2.6 Microarray-based gene expression profiling

The technical details have been described elsewhere [27]. Array records are deposited under GEO accession number GSE53213.

Additional functional GeneOntology (GO) classification of differentially expressed genes (fold change >2x) was performed using GeneSpring GX (version 12.5; Agilent Technologies). The corrected enrichment p-value cutoff was set to 0.1. Hierarchical clustering of differentially expressed transcripts within selected GO terms was done employing Euclidian similarity measures and Ward´s linkage.

2.7 STRING inquiry

For analysis of functional gene interactions and visualization, data were entered into the Search Tool for the Retrieval of Interacting Genes/Proteins (STRING) Version 9.1 at http://string-db.org [37].

2.8 Statistical analysis

The experiments were performed 2 to 3 times as indicated. Statistical significance was calculated by student`s two-tailed t-test (* p<0.05; ** p<0.01).
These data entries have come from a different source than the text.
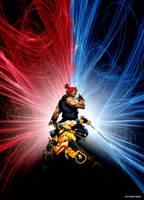 Mortal Kombat vs Street Fighter. Scorpion Akuma by ultimate-savage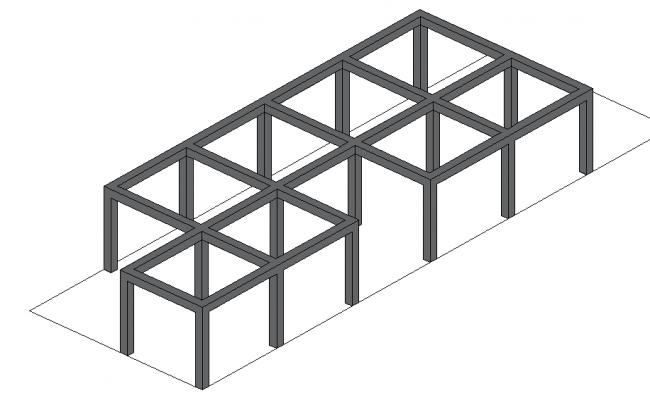 Steel structural framing 3 d plan detail dwg file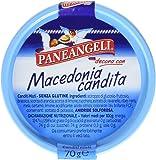Paneangeli Macedonia Candita Gr.70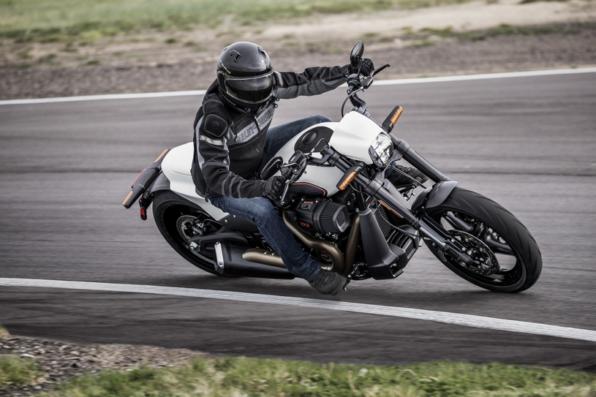Новый мотоцикл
Adobe illustrator® CS 6 (version 16.0, Adobe Systems) was used for design of graphics.

Results

3.1 Expression profiling reveals regulation of immune regulatory genes in GIC upon stimulation with IFN-β

Based on our previous microarray gene expression profiling experiments [27] we analyzed the changes in the RNA expression pattern of immune regulatory genes upon treatment with IFN-β in LNT–229 cells and the GIC lines GS-2 and GS-9. Genes involved in the immune response in general were selected according to the Biological Process Ontology Guidelines (GO:0006955, http://www.geneontology.org) [38] (Fig 1 and S3 Fig). Moreover, we assessed for genes involved in the regulation of the innate immune response (GO:0045088) (Fig 1 and S3 Fig). Furthermore, data were analyzed and visualized employing Search Tool for the Retrieval of Interacting Genes/ Proteins STRING (S1A–S1C Fig).

Fig 1. Hierarchical clustering of differentially expressed transcripts.

Fig 1

GS-9 cells were treated with IFN-β (300 U/ml, 24h) and the changes in the transcriptome were assessed using Affymetrix chip-based expression profiling. Immune regulatory genes were identified by functional GeneOntology analysis of differentially expressed transcripts (fold change (FC)>2x GO:0006955 Immune response (A) and GO:0045087 regulation of innate immune response (B)). Data is shown as heat map, the color code represents the normalized log expression values.

The transcripts encoding typical (HLA-A, -B, -C) and atypical MHC proteins (HLA-E, -F and -G), as well as proteins of the immuno-proteasome (TAP1, PSMB8 and PSMB9) were increased upon stimulation with IFN-β. Moreover, genes encoding chemokines, toll-like receptors or death receptor ligands were up-regulated (Fig 1, S3 Fig and summarized in S1 Table).

3.2 Alteration of NK cell inhibiting ligand-receptor systems in GIC upon treatment with IFN-β

We have previously defined a prominent NK cell suppressive effect of HLA-E expression by GIC [13]. Here we confirmed the HLA-E gene expression in LNT–229 as well as GS-2, GS-5, GS7, GS8 and GS-9. HLA-E mRNA was up-regulated significantly in LNT–229, GS-5, GS-7 and GS-9 cells (Fig 2A) following stimulation with IFN-β. Accordingly, the cell surface levels of HLA-E were significantly increased in LNT–229, GS-5, GS-7 and GS-9 cells following stimulation with IFN-β as assessed by flow cytometry (Fig 2B). In GS-2 and GS-8, HLA-E regulation at the mRNA and protein levels was statistically not significant (Fig 2A and 2B). The regulation of HLA-E by IFN-β was concentration- and time-dependent with peak HLA-E levels after 24 h using a concentration of 300 U/ml IFN-β in GS-5 (Fig 2C). In contrast, the expression of the HLA-E receptors NKG2A and NKG2C as well as their common dimerization partner CD94 on the NK cell line NKL remained unaltered in response to IFN-β at the same conditions (Fig 2D). The NK cell inhibiting classical HLA-molecule MHC-I was up-regulated only in GS-9, but remained unaltered in LNT–229, GS-2, GS-5, GS-7 and GS-8 cells upon treatment with IFN-β (Fig 2E).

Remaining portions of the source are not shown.